Hey!
Voici la traduction du deuxième chapitre de l'histoire Enterprise Falling écrite par MrSpock170126.
Bonne lecture !
Quand je t'ai rencontré la première fois, j'ai pensé que tu étais un robot vide d'émotions. C'est ce qu'on m'avait toujours dit. Tout ce que j'ai jamais entendu était « Les Vulcains ne ressentent rien ». Et j'y aie cru pendant longtemps, je t'ai même crié dessus que tu avais perdu ta mère. « Tu ne ressent rien ! Cela ne doit même pas compter pour toi» J'étais un connard.
Au début, nous avions plein d'occasions pour nous amuser l'un l'autre, peut être que tu ne l'étais pas mais j'en avais l'impression. Tu étais toujours en train de dire ce que je ne faisais pas correctement, que je cassais les règles. Je savais cela, mais c'était pour une bonne raison.
Cela fait bientôt cinq ans maintenant, tant de choses se sont passées pendant ce temps. Tu étais avec Uhura, puis vous avez rompu, elle l'a fait avec un tel tempérament.

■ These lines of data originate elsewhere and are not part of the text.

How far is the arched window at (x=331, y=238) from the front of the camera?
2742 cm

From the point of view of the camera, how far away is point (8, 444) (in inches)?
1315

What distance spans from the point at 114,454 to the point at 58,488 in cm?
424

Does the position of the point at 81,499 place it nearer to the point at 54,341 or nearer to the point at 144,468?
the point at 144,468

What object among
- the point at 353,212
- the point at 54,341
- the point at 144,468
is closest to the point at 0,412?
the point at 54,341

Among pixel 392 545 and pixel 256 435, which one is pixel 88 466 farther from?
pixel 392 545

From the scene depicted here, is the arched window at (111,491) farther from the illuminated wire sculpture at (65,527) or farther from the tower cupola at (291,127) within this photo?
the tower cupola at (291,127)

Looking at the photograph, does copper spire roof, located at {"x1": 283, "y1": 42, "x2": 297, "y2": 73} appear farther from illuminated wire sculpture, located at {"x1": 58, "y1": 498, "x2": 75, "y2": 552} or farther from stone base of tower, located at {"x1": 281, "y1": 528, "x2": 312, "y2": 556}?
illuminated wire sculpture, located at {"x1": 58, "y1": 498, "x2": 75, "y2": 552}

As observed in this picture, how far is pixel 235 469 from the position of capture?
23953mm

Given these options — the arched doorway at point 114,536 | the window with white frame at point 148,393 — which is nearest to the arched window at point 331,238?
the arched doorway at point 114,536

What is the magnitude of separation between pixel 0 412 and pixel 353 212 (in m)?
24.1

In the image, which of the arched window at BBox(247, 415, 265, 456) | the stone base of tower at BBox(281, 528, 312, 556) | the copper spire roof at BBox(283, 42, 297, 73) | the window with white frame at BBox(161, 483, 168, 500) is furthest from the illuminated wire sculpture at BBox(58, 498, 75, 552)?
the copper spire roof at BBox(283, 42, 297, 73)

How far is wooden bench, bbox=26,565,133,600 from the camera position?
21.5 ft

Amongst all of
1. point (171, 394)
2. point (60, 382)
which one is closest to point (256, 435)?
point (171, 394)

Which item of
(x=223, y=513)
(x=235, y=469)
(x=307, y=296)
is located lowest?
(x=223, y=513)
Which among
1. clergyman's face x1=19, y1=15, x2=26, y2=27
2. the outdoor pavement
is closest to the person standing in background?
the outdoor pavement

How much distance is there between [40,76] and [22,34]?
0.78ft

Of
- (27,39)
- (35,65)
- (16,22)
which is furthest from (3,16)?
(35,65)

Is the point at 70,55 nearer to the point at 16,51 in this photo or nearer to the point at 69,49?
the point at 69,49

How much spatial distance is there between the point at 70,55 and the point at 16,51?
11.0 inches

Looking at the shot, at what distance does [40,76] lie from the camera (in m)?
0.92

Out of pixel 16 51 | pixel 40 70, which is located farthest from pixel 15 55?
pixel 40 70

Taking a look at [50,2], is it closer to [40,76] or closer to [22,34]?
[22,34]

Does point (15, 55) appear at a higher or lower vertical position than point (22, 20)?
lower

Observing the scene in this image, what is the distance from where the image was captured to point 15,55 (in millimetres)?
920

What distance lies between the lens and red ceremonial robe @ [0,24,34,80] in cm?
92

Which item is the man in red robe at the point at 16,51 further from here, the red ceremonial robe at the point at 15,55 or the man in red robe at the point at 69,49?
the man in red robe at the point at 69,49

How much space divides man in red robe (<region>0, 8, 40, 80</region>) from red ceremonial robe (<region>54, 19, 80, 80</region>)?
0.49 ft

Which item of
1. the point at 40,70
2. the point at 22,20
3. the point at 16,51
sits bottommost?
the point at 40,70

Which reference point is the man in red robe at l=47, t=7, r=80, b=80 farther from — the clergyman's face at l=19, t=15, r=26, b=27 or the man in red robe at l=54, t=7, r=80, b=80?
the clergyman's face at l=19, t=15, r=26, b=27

Elle ne pouvait pas comprendre, je pouvais.
J'ai appris durant ces 5 ans à lire en toi, les plus petites choses. Je savais quand tu étais heureux, en colère ou triste. Même si tu semblais impassible à l'extérieur. Je savais que c'était dur de rompre avec elle, tu te souciais d'elle, elle était comme une meilleur amie.
Après tout a changé, aucun de nous avions d'idées sur ce qui allait arriver. Khan à essayer de me tuer, toi bien sûr tu as laissé ton tempérament vulcain t'emporter. Après, je me souviens que j'ai finalement pu quitter l'hôpital, que Bones m'avait dit ce que tu as fait, comment si Uhura n'était pas arrivée comme elle l'a fait, tu l'aurais tué. Je suis content que tu ne l'aies pas fait. Parce que vous aviez besoin de son sang pour me sauver et je savais que si tu l'avais fait, je t'aurais perdu. Il n'y aurait eu aucune pitié du conseil.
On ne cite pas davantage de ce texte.